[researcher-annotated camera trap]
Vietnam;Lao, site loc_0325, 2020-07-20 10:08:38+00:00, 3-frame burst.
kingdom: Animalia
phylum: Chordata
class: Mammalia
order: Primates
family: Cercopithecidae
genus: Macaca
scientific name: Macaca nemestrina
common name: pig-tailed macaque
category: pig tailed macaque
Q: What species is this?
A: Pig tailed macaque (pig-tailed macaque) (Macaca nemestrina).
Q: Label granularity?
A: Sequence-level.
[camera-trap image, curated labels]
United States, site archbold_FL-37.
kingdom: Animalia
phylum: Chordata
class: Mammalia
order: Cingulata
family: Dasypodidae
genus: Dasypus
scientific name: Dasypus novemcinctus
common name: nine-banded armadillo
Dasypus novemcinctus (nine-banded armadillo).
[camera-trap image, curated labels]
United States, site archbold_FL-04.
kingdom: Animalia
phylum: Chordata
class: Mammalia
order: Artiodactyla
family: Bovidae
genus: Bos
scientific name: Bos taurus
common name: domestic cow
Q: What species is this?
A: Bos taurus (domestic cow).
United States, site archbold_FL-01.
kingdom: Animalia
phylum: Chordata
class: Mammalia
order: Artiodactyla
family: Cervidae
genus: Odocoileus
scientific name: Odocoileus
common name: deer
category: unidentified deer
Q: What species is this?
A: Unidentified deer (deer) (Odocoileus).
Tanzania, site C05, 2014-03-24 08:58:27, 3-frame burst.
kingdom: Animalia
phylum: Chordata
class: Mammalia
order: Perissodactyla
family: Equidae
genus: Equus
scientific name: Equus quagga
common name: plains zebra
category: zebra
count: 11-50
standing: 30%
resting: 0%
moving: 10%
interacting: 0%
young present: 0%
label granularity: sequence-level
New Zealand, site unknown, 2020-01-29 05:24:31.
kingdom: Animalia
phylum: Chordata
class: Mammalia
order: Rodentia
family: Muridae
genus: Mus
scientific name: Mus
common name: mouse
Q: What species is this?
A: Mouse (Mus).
□ □ □ □
▶ Assignment:
Copy the material above so that it matches line for line.

▶ Response below:
[researcher-annotated camera trap]
Vietnam;Lao, site loc_0325, 2020-07-20 10:08:38+00:00, 3-frame burst.
kingdom: Animalia
phylum: Chordata
class: Mammalia
order: Primates
family: Cercopithecidae
genus: Macaca
scientific name: Macaca nemestrina
common name: pig-tailed macaque
category: pig tailed macaque
Q: What species is this?
A: Pig tailed macaque (pig-tailed macaque) (Macaca nemestrina).
Q: Label granularity?
A: Sequence-level.
[camera-trap image, curated labels]
United States, site archbold_FL-37.
kingdom: Animalia
phylum: Chordata
class: Mammalia
order: Cingulata
family: Dasypodidae
genus: Dasypus
scientific name: Dasypus novemcinctus
common name: nine-banded armadillo
Dasypus novemcinctus (nine-banded armadillo).
[camera-trap image, curated labels]
United States, site archbold_FL-04.
kingdom: Animalia
phylum: Chordata
class: Mammalia
order: Artiodactyla
family: Bovidae
genus: Bos
scientific name: Bos taurus
common name: domestic cow
Q: What species is this?
A: Bos taurus (domestic cow).
United States, site archbold_FL-01.
kingdom: Animalia
phylum: Chordata
class: Mammalia
order: Artiodactyla
family: Cervidae
genus: Odocoileus
scientific name: Odocoileus
common name: deer
category: unidentified deer
Q: What species is this?
A: Unidentified deer (deer) (Odocoileus).
Tanzania, site C05, 2014-03-24 08:58:27, 3-frame burst.
kingdom: Animalia
phylum: Chordata
class: Mammalia
order: Perissodactyla
family: Equidae
genus: Equus
scientific name: Equus quagga
common name: plains zebra
category: zebra
count: 11-50
standing: 30%
resting: 0%
moving: 10%
interacting: 0%
young present: 0%
label granularity: sequence-level
New Zealand, site unknown, 2020-01-29 05:24:31.
kingdom: Animalia
phylum: Chordata
class: Mammalia
order: Rodentia
family: Muridae
genus: Mus
scientific name: Mus
common name: mouse
Q: What species is this?
A: Mouse (Mus).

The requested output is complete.